I am not a morning person. I loathe getting up early, as in before 10
a.m. For a few years, when my husband
and sons went camping for a week each summer, I'd work from noon to four,
have lunch/dinner, relax, do chores and errands, see a friend, then work and
read again from 10 p.m. to 2:00 a.m., turn in around 3:00 and awaken,
refreshed, around 11.
Sadly, this is no way to conduct a responsible adult life when I’m not
alone. Instead, I get up every
weekday by 6:45. I eat breakfast with my younger child and deliver him to
school before 8:00. Then I often go to a breakfast meeting I've willingly
scheduled, I sit at my desk and open my computer. I work, I write, I edit, I
talk to students or clients.
I pass for normal every morning and function mostly, I'm convinced, because
of the lie I tell myself when the alarm first rings, which is this: I'll just get my son to school, and then I'll
come straight home and go right back to sleep. I tell myself this lie nearly every
morning. Except for a morning or two each winter when the annual major
cold arrives, the lie doesn't become the truth. I know this –
that I am not going to come back home and go back to bed – but I persist in
telling this to my semi-conscious self in order to make myself get up.
This came up the other day in a conversation with a writer who told me that if it weren't for the lies she told herself on a daily basis,
she'd never have gotten her memoir completed (now signed by a small literary
press; translation: it will be published though little money will likely ensue).
Some of her sillier daily lies went something like this: The house will clean itself.
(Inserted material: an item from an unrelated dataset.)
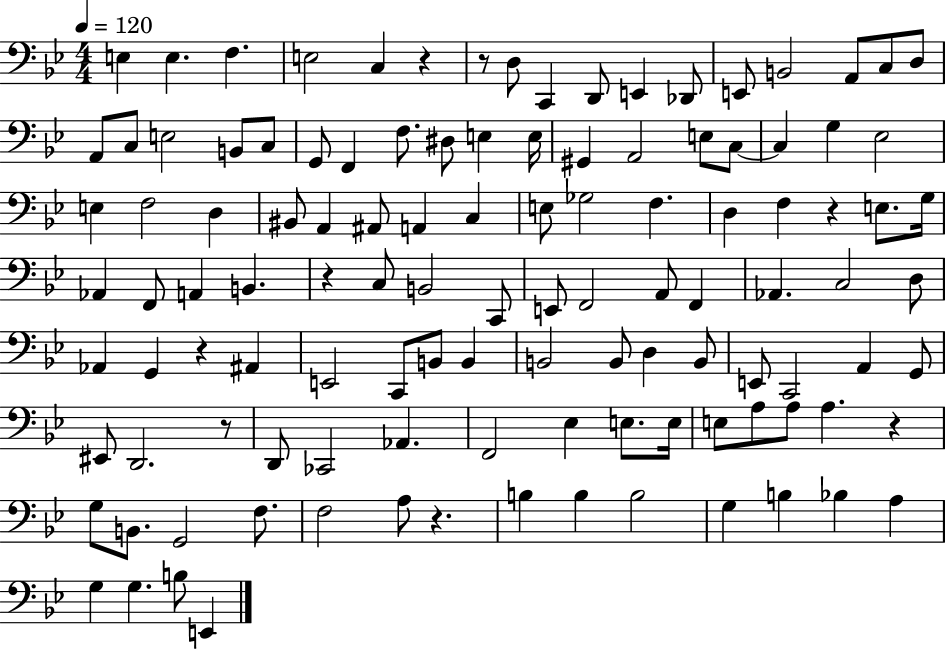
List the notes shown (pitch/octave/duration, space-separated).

E3/q E3/q. F3/q. E3/h C3/q R/q R/e D3/e C2/q D2/e E2/q Db2/e E2/e B2/h A2/e C3/e D3/e A2/e C3/e E3/h B2/e C3/e G2/e F2/q F3/e. D#3/e E3/q E3/s G#2/q A2/h E3/e C3/e C3/q G3/q Eb3/h E3/q F3/h D3/q BIS2/e A2/q A#2/e A2/q C3/q E3/e Gb3/h F3/q. D3/q F3/q R/q E3/e. G3/s Ab2/q F2/e A2/q B2/q. R/q C3/e B2/h C2/e E2/e F2/h A2/e F2/q Ab2/q. C3/h D3/e Ab2/q G2/q R/q A#2/q E2/h C2/e B2/e B2/q B2/h B2/e D3/q B2/e E2/e C2/h A2/q G2/e EIS2/e D2/h. R/e D2/e CES2/h Ab2/q. F2/h Eb3/q E3/e. E3/s E3/e A3/e A3/e A3/q. R/q G3/e B2/e. G2/h F3/e. F3/h A3/e R/q. B3/q B3/q B3/h G3/q B3/q Bb3/q A3/q G3/q G3/q. B3/e E2/q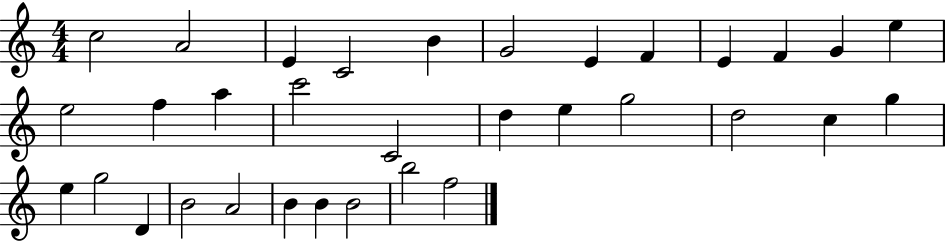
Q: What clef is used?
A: treble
My kids will fondly remember
this time as the wonderful year they got to watch endless TV, eat
peanut butter sandwiches for dinner, and their silly mother forgot to make them practice piano.
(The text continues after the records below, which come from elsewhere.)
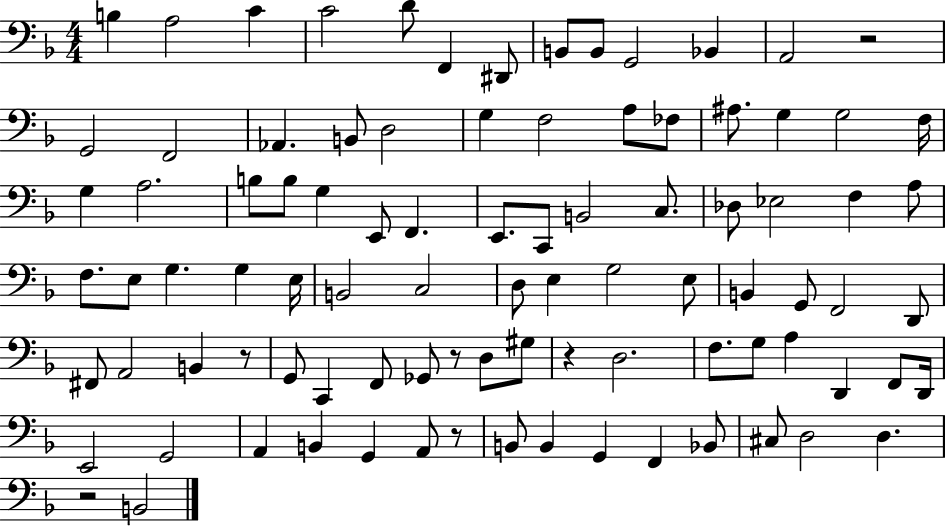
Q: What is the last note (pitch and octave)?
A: B2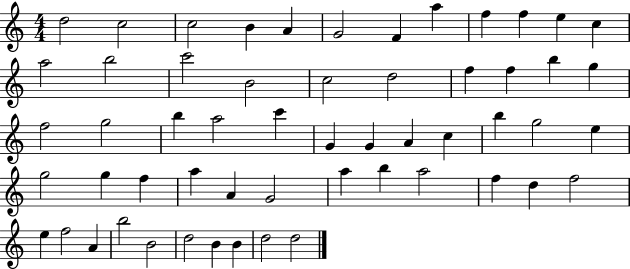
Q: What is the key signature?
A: C major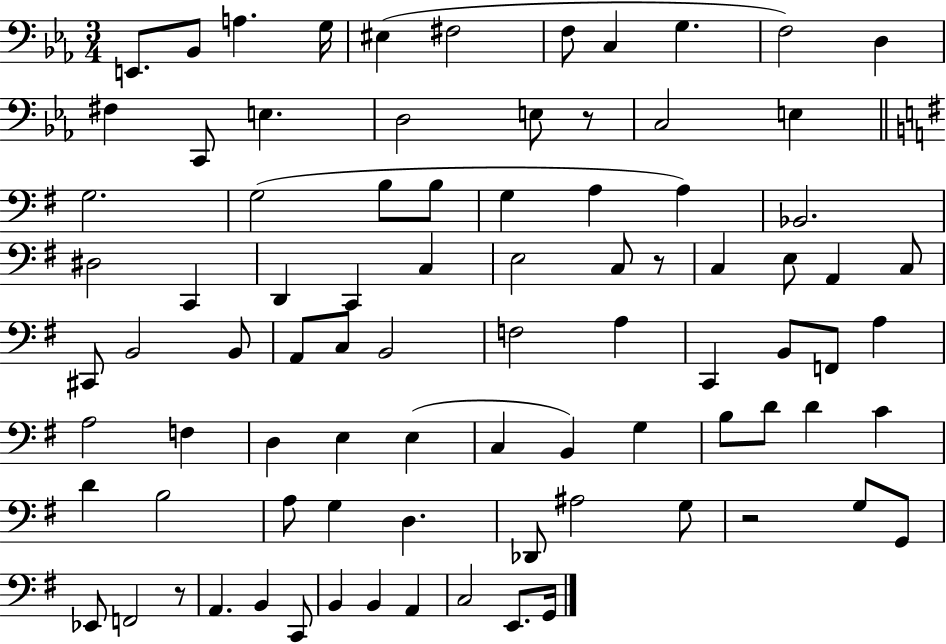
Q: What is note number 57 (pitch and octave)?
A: G3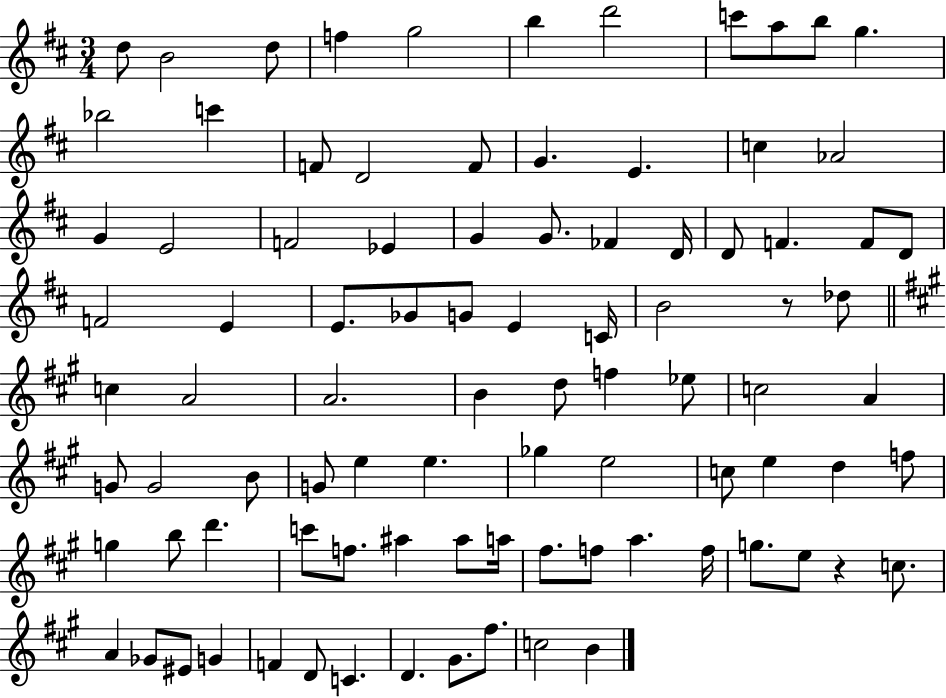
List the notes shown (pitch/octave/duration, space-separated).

D5/e B4/h D5/e F5/q G5/h B5/q D6/h C6/e A5/e B5/e G5/q. Bb5/h C6/q F4/e D4/h F4/e G4/q. E4/q. C5/q Ab4/h G4/q E4/h F4/h Eb4/q G4/q G4/e. FES4/q D4/s D4/e F4/q. F4/e D4/e F4/h E4/q E4/e. Gb4/e G4/e E4/q C4/s B4/h R/e Db5/e C5/q A4/h A4/h. B4/q D5/e F5/q Eb5/e C5/h A4/q G4/e G4/h B4/e G4/e E5/q E5/q. Gb5/q E5/h C5/e E5/q D5/q F5/e G5/q B5/e D6/q. C6/e F5/e. A#5/q A#5/e A5/s F#5/e. F5/e A5/q. F5/s G5/e. E5/e R/q C5/e. A4/q Gb4/e EIS4/e G4/q F4/q D4/e C4/q. D4/q. G#4/e. F#5/e. C5/h B4/q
Her more serious daily lie goes like
this: Just go ahead and write whatever
you want because no one is ever going to read it anyway. She tells herself this lie, despite two traditionally published novels, dozens of
essays, and a poetry chapbook. The lie
is necessary, she says, because it allows her to be daring on the page and to
block out thoughts of what comes after the final draft – agent review, finding
a publisher, critics, readers, marketing. Yes, she admits that it's a lie, that
deep down, she's fairly confident what she writes will make its way to readers,
but if she thought about her words existing anywhere out in the world while
she's still at work on early drafts, she'd panic and possibly stop writing.
Driving home from our (yes morning!) coffee chat, I wondered if there
were any lies I tell myself while I am writing. One that bounces around my
brain when I'm in the first draft of a personal essay is: I'll never be able to
finish this in a way that satisfies me. I believe I persist in this particular
lie so that I won't skip over the necessary mental (and often emotional) steps
involved in writing the all-important middle of the story. Even
if I already have a great ending in mind, I am still convinced I'll never get
there, and that's a good thing. It means
I won't just skate over the middle, never going deep enough. If I never really believe the end is in
sight, I'll spend more time getting that middle right.
Another lie I tell myself is: I have no business writing this; I don't have
the skills or experience to tackle it. Why this lie? Because if I feel too confident,
if I don't have a simmering case of being a bit of a fraud, then I tend to write
too quickly, with less care, and less respect for the particular piece. So I
tell myself, You can't write that, and in some counterintuitive
way, this keeps me going. Maybe I want to prove myself wrong. Or perhaps a part
of me recognizes that one always has to write that very first….book review,
scholarly article, prose poem, short story, lyrical essay, something… and so the fear is
necessary. Then, while I am scolding myself that I shouldn't be writing the
thing I'm currently writing, I can remind myself that in the past I've written many things I had no experience with the first time around either.
I suppose there are other lies I tell myself too, but I can't think of
them now. It's 8:15 a.m. and I'm thinking of going back to bed.
2 comments:
This is so interesting. I heard a whole programme on motivation [in connection with women in business on Woman's Hour radio ] but it's equally applicable to writers, namely, the little voices in our heads which tell us a] we're not good enough and b] who are we kidding.
I also came across some psy stuff for the children about virtuous and vicious circles of thinking which I believe would be just as applicable to us, to somehow negate and cancel out the voice of doubt.
I need to get me some of that mojo where I tell myself lies in order to write. Most of my 'writer lies' come in the form of writing avoidance. I love knowing that someone as talented and prolific as you secretly wishes to sleep until nearly noon. Maybe that will be my new mantra: "Lisa would just sit down and write even though she wants to go back to bed." Something left over from boot camp last January, perhaps!